EXTRACT PROVIDED
+-------+

Single by Kaskade featuring Martina of Dragonette

from the album Dynasty
- Released: April 13, 2010
- Genre: Electro house
- Length: 2:39
- Label: Ultra
- Songwriters: Ryan Raddon; Finn Bjarnson; Mark Phillips; Martina Sorbara;
- Producers: Kaskade; Finn Bjarnson;

Kaskade singles chronology
| "Dynasty" (2010) | "Fire in Your New Shoes" (2010) | "Don't Stop Dancing" (2010) |

Dragonette singles chronology
| "Easy" (2010) | "Fire in Your New Shoes" (2010) | "Hello" (2010) |

Music video
- "Fire in Your New Shoes" on YouTube

= Fire in Your New Shoes =

"Fire in Your New Shoes" is the second single from Dynasty, an album by American house DJ Kaskade. It features the lead singer from Dragonette, Martina Sorbara. It was released digitally on April 13, 2010.

+-------+

RECORDS
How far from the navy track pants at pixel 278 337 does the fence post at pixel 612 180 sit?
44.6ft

+-------+

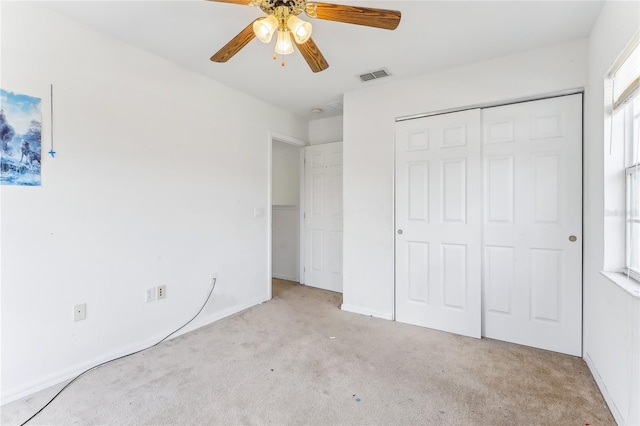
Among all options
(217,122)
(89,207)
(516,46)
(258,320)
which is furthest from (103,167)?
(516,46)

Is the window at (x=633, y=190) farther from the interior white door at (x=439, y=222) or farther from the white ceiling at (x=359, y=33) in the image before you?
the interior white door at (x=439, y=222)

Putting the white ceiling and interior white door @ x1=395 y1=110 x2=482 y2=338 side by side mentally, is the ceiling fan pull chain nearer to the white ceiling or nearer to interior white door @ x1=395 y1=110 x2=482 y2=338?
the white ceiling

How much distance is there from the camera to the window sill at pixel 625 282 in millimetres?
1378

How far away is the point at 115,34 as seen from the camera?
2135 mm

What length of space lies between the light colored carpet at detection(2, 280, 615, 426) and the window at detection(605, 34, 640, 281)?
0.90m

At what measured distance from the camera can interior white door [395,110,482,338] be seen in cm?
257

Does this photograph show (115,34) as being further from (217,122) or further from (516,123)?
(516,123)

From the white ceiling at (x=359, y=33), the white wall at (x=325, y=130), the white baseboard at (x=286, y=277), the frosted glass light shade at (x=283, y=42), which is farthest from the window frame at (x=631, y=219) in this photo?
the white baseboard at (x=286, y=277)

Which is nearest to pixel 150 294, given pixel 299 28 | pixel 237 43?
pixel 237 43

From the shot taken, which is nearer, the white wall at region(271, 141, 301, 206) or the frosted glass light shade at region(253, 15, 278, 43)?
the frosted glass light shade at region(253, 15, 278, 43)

+-------+

TASK INSTRUCTIONS
1 - According to the song page, which label released "Fire in Your New Shoes"?
2 - Do these statements agree with the song page? Answer yes or no for each, quoting the deciding words.
(a) The song runs 2:39.
(b) Martina Sorbara is credited as a producer.
(c) The song is the first single from Dynasty.
3 - Repeat the song page between "Kaskade singles chronology" and "April 13, 2010.", inclusive.

SOLUTIONS
1 - Ultra

2 -
(a) Yes: "Length: 2:39"
(b) No: "Producers: Kaskade; Finn Bjarnson;"
(c) No: "is the second single from Dynasty"

3 -
Kaskade singles chronology
| "Dynasty" (2010) | "Fire in Your New Shoes" (2010) | "Don't Stop Dancing" (2010) |

Dragonette singles chronology
| "Easy" (2010) | "Fire in Your New Shoes" (2010) | "Hello" (2010) |

Music video
- "Fire in Your New Shoes" on YouTube

= Fire in Your New Shoes =

"Fire in Your New Shoes" is the second single from Dynasty, an album by American house DJ Kaskade. It features the lead singer from Dragonette, Martina Sorbara. It was released digitally on April 13, 2010.